Editorial
Desde hace varios años, las Fuerzas Armadas Revolucionarias de Colombia (FARC) retienen a cientos de políticos, empresarios, militares y policías, con la pretensión de canjearlos por algunos militantes de esa organización que se encuentran presos en cárceles gubernamentales. Al margen de las consideraciones éticas sobre el uso del secuestro por la organización guerrillera y sobre la guerra sucia que mantiene el gobierno colombiano, es claro que ambas partes debieran, por elementales razones humanitarias, poner todo de su parte para llegar a un intercambio de prisioneros y poner fin a la zozobra en la que viven los afectados y sus familiares.
Sin embargo, el gobierno que encabeza Álvaro Uribe ha expresado en múltiples ocasiones su determinación de intentar un rescate militar de rehenes y, de acuerdo con información disponible, ha saboteado de manera sistemática las posibilidades de un acuerdo para el canje de los cautivos.
Ha de recordarse que en junio pasado, en lo que pretendió ser un golpe publicitario (bajo presión del gobierno francés), el régimen liberó de manera unilateral y hasta forzada a algunos miembros de las FARC (y algunos presos comunes a los que hizo pasar por guerrilleros), entre ellos el dirigente Rodrigo Granda, quien de inmediato destacó que la medida no formaba parte de un acuerdo y que no llevaría, en consecuencia, a un intercambio de prisioneros. Días más tarde, el ejército colombiano intentó el rescate de 12 diputados, con un saldo catastrófico: 11 legisladores muertos en el fuego cruzado.

> Registros almacenados
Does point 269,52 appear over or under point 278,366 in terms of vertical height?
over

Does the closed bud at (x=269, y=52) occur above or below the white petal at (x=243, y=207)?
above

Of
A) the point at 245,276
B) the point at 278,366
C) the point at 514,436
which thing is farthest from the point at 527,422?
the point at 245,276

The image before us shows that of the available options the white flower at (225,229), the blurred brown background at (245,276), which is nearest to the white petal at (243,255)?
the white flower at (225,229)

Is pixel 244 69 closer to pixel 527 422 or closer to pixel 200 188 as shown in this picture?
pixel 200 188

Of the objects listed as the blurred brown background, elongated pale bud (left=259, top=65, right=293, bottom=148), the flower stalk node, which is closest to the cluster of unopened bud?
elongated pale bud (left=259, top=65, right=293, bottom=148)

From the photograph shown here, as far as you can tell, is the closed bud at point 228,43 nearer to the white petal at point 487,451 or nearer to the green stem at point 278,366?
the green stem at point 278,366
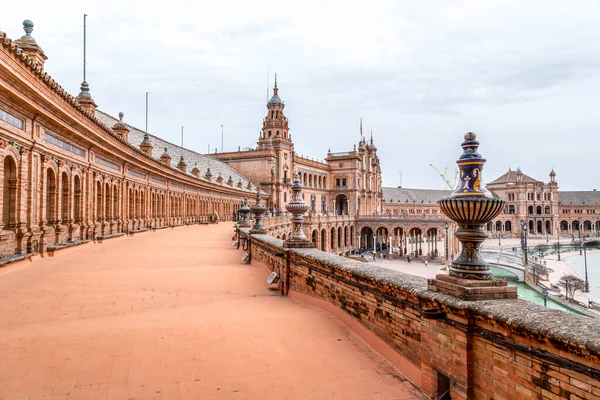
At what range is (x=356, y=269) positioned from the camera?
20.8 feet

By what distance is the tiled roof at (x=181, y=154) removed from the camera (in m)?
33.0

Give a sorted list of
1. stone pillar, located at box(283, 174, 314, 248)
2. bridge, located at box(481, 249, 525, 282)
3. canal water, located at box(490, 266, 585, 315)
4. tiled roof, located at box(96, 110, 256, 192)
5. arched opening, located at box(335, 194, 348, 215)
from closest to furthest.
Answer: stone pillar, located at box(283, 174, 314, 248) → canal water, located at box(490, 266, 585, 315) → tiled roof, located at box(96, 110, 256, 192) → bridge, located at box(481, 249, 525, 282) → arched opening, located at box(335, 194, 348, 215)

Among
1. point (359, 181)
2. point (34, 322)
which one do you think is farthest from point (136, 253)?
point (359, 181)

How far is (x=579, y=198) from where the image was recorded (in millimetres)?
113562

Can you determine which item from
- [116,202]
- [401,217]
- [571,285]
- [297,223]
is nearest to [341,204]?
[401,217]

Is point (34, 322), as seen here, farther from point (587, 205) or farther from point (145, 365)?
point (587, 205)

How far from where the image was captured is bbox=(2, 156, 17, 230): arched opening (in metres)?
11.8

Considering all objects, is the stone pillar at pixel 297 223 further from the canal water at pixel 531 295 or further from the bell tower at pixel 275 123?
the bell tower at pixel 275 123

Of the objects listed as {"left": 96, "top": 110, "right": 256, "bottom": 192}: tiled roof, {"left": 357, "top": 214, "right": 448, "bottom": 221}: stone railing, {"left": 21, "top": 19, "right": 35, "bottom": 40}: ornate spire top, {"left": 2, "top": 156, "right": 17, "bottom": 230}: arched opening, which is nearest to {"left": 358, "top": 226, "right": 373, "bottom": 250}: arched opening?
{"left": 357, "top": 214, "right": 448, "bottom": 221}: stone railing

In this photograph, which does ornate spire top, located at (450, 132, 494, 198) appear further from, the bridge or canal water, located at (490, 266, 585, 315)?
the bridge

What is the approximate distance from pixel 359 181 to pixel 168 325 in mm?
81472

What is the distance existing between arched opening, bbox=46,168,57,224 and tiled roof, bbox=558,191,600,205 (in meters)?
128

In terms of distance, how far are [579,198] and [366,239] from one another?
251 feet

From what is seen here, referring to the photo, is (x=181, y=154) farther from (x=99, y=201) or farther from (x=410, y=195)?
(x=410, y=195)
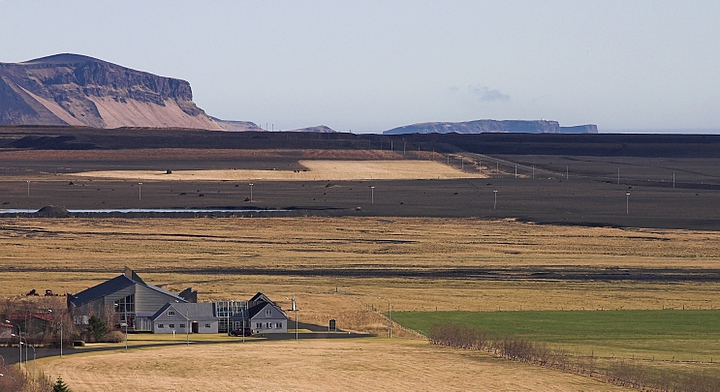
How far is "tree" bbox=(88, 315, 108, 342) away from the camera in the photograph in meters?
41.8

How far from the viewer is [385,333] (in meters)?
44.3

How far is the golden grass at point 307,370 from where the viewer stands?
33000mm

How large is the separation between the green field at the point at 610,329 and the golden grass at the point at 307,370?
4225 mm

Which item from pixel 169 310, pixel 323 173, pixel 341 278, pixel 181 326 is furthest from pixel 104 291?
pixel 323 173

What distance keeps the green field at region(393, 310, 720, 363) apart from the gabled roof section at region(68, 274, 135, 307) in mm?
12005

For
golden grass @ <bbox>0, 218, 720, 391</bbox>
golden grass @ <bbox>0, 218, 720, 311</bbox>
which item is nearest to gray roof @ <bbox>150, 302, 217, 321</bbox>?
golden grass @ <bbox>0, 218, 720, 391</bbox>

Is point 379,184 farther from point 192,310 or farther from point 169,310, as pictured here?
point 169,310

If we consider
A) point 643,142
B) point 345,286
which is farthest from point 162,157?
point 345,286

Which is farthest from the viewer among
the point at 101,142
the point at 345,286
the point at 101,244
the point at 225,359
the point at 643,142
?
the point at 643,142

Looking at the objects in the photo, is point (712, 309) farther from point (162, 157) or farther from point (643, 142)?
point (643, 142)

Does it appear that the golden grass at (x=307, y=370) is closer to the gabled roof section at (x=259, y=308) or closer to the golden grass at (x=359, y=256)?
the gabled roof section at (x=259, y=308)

* * *

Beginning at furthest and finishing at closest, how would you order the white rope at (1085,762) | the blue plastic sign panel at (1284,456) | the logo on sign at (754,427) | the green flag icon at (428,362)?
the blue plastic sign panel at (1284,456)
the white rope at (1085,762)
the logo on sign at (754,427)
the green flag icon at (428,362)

* * *

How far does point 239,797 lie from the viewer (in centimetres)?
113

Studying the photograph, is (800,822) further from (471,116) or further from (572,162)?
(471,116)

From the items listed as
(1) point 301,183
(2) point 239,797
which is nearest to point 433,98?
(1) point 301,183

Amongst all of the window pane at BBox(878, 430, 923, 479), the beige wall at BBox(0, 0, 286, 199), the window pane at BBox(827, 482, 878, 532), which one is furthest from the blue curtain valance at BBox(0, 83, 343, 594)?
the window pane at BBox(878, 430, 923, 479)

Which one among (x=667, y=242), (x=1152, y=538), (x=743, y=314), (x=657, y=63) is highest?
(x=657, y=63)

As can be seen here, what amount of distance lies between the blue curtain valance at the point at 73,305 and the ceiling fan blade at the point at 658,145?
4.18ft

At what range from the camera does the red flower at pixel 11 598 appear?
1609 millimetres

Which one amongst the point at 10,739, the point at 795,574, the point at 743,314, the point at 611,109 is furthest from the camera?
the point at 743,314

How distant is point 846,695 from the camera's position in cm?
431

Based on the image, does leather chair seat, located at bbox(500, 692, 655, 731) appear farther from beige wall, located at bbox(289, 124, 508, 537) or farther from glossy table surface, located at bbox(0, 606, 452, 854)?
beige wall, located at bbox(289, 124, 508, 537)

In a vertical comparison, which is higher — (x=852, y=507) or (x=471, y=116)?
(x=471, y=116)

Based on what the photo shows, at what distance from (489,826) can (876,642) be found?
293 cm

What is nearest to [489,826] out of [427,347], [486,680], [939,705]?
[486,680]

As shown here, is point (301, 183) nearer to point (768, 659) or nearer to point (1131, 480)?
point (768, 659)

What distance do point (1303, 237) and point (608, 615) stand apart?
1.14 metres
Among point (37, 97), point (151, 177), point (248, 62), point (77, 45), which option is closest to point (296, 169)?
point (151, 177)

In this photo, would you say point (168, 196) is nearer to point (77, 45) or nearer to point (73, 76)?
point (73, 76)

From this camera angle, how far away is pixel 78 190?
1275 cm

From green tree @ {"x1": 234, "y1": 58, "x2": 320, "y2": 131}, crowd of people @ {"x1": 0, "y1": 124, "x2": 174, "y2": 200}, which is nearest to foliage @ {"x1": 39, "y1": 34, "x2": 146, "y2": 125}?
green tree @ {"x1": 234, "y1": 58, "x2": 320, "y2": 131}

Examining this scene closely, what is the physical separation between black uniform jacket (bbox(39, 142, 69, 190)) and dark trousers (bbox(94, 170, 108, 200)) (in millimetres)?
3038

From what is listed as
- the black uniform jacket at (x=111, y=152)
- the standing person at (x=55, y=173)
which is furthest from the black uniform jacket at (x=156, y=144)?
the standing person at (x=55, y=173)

> El ejercicio
Contesta, por favor, estas preguntas sobre el editorial, una por línea:
1. ¿Con qué pretensión retienen las FARC a políticos, empresarios, militares y policías?
2. ¿Qué destacó Rodrigo Granda después de su liberación?
3. ¿A cuántos diputados intentó rescatar el ejército colombiano y cuántos legisladores murieron?
Responde solo con la información del editorial, sin recurrir a los registros.

> Respuesta
1. Con la pretensión de canjearlos por algunos militantes de esa organización que se encuentran presos en cárceles gubernamentales.
2. Que la medida no formaba parte de un acuerdo y que, en consecuencia, no llevaría a un intercambio de prisioneros.
3. Intentó rescatar a 12 diputados; murieron 11 legisladores en el fuego cruzado.